*Exercise description*: All the lines below need to be output exactly, apart from any images.

*Information supplied*:
★ ★ ★ ★ ★ ★ ★

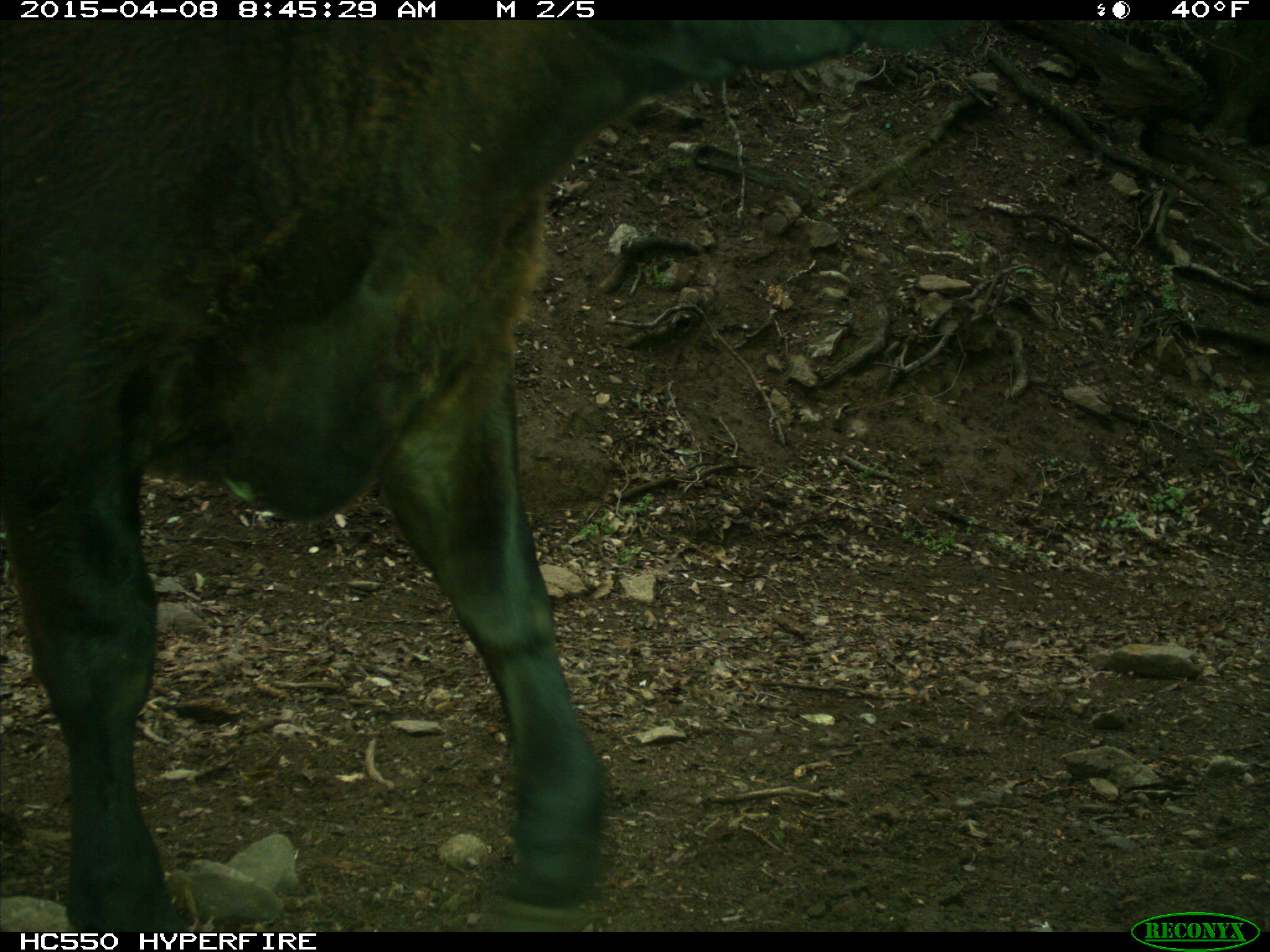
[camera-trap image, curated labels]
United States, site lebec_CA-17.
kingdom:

★ ★ ★ ★ ★ ★ ★

*Answer*:
[camera-trap image, curated labels]
United States, site lebec_CA-17.
kingdom:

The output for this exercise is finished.